Exercice proposé a: Renvoie chaque ligne des entrées qui contient le mot "further".

Texte à lire:
===============

Les os sont composés d’eau, d’un tissu vivant à base de carbone (principalement constitué de protéine de collagène) et d’une partie minérale. La crémation brûle l’eau et le tissu vivant, mais il reste la partie minérale. Il s’agit d’un type de molécule de phosphate de calcium appelé hydroxyapatite. Aucun carbone dans celle-ci, mis à part le carbonate de calcium qu’on retrouve souvent dans l’hydroxyapatite. Vous avez peut-être entendu l’allégation selon laquelle les producteurs de diamants commémoratifs savent qu’il ne reste pas de carbone après la crémation et l’ont révélé dans leur brevet. Mais ce que dit cet infâme brevet, c’est que « la crémation classique élimine la majeure partie du carbone natif ». Pas tout : en effet, il reste du carbonate de calcium, qui est une source de carbone.

===============

Exercice proposé b: D'après le texte sur la crémation, quel est le nom du type de molécule de phosphate de calcium qui reste après la crémation ?

Données fournies:
===============

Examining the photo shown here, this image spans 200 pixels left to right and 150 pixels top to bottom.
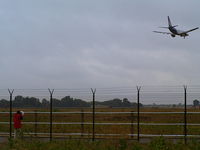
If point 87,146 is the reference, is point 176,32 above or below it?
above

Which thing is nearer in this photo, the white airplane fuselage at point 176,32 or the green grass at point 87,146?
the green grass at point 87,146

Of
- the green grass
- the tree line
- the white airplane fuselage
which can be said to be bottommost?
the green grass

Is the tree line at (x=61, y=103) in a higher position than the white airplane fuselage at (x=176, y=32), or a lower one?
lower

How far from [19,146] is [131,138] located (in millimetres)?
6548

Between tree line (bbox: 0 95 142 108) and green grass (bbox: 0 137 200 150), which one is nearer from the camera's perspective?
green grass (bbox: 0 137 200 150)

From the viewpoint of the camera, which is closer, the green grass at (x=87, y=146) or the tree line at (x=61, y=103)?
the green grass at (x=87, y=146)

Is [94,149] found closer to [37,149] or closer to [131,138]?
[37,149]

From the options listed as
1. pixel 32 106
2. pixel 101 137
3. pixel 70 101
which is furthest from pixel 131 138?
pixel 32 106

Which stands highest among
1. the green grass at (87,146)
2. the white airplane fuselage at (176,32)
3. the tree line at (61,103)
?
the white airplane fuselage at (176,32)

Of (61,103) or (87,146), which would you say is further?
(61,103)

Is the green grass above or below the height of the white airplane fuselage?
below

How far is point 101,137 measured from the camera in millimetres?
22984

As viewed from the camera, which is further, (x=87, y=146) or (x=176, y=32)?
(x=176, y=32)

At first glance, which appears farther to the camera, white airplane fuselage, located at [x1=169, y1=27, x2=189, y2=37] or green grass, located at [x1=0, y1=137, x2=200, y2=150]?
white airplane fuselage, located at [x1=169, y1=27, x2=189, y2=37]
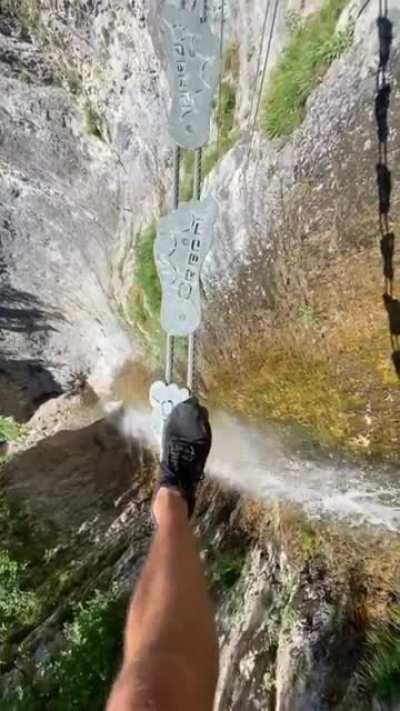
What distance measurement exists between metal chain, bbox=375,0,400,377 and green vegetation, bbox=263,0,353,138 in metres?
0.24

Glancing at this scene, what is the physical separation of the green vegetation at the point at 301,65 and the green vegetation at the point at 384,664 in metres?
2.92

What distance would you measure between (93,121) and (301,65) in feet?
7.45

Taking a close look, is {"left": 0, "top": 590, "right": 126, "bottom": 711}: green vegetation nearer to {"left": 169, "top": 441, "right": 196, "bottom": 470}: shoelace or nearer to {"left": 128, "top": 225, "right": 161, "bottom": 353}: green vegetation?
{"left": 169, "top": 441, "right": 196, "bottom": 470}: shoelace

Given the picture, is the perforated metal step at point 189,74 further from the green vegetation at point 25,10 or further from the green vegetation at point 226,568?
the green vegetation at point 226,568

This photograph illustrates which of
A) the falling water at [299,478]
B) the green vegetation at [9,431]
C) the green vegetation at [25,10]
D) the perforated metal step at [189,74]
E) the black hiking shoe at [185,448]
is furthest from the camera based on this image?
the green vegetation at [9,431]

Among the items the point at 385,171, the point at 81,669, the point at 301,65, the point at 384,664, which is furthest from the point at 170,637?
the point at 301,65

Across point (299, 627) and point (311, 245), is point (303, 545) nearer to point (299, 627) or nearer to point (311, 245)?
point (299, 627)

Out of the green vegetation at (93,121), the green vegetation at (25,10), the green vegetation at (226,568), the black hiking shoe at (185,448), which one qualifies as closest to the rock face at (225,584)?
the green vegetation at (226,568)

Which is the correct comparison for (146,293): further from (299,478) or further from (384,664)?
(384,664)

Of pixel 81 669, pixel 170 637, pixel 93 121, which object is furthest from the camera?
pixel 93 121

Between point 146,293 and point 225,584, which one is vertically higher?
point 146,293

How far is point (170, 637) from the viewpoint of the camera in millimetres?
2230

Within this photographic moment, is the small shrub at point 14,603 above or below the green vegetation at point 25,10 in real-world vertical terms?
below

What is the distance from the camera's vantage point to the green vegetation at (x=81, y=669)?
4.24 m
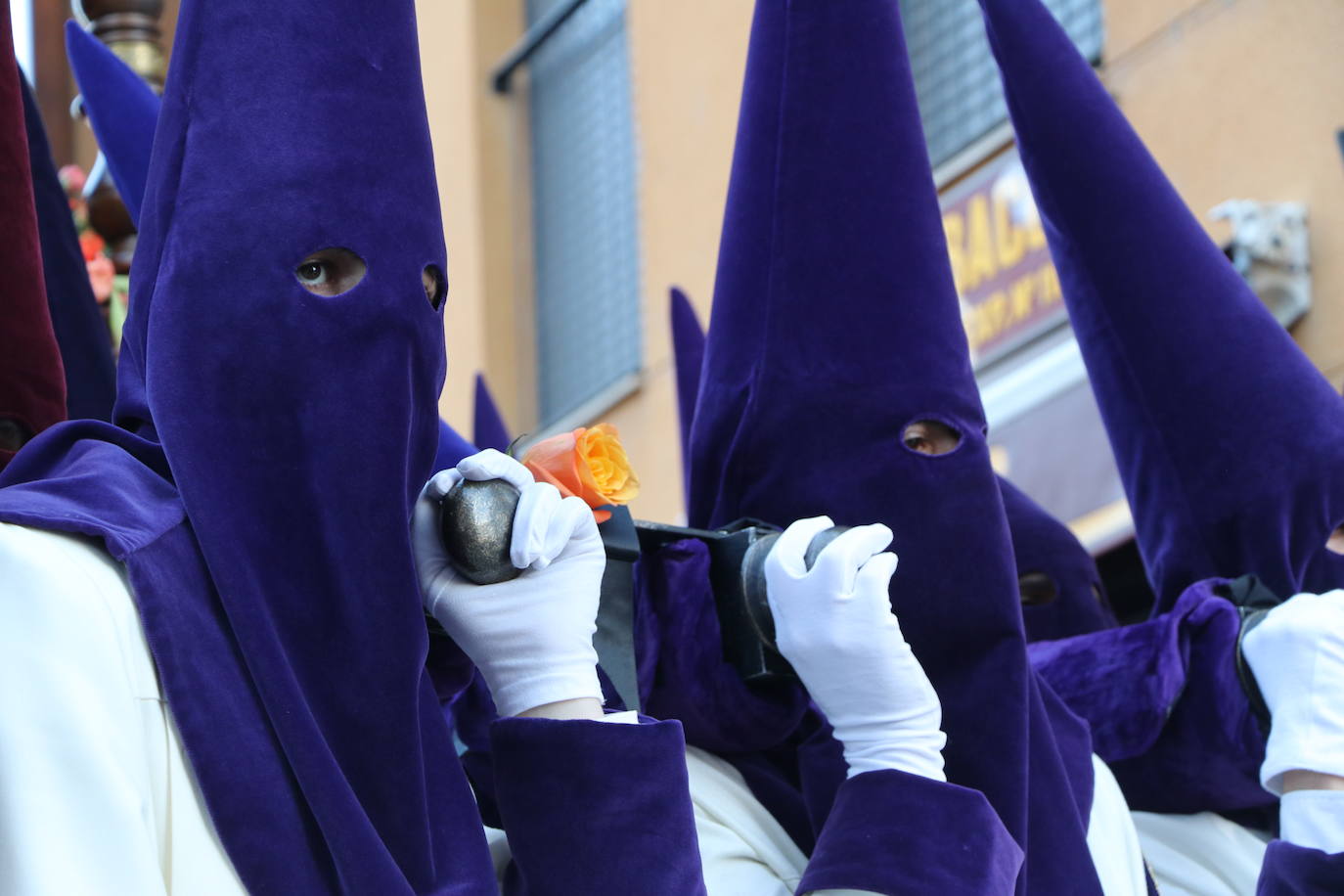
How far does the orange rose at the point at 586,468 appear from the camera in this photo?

===============

Réponse finale a:
Of (61,103) or (87,146), which would you say is further?
As viewed from the camera, which is further, (x=87, y=146) or (x=176, y=32)?
Given the picture, is the perforated metal step at point 189,74 further from the green vegetation at point 25,10 or further from the green vegetation at point 226,568?
Which is the correct comparison for (146,293): further from (299,478) or further from (384,664)?

Réponse finale b: L'hydroxyapatite.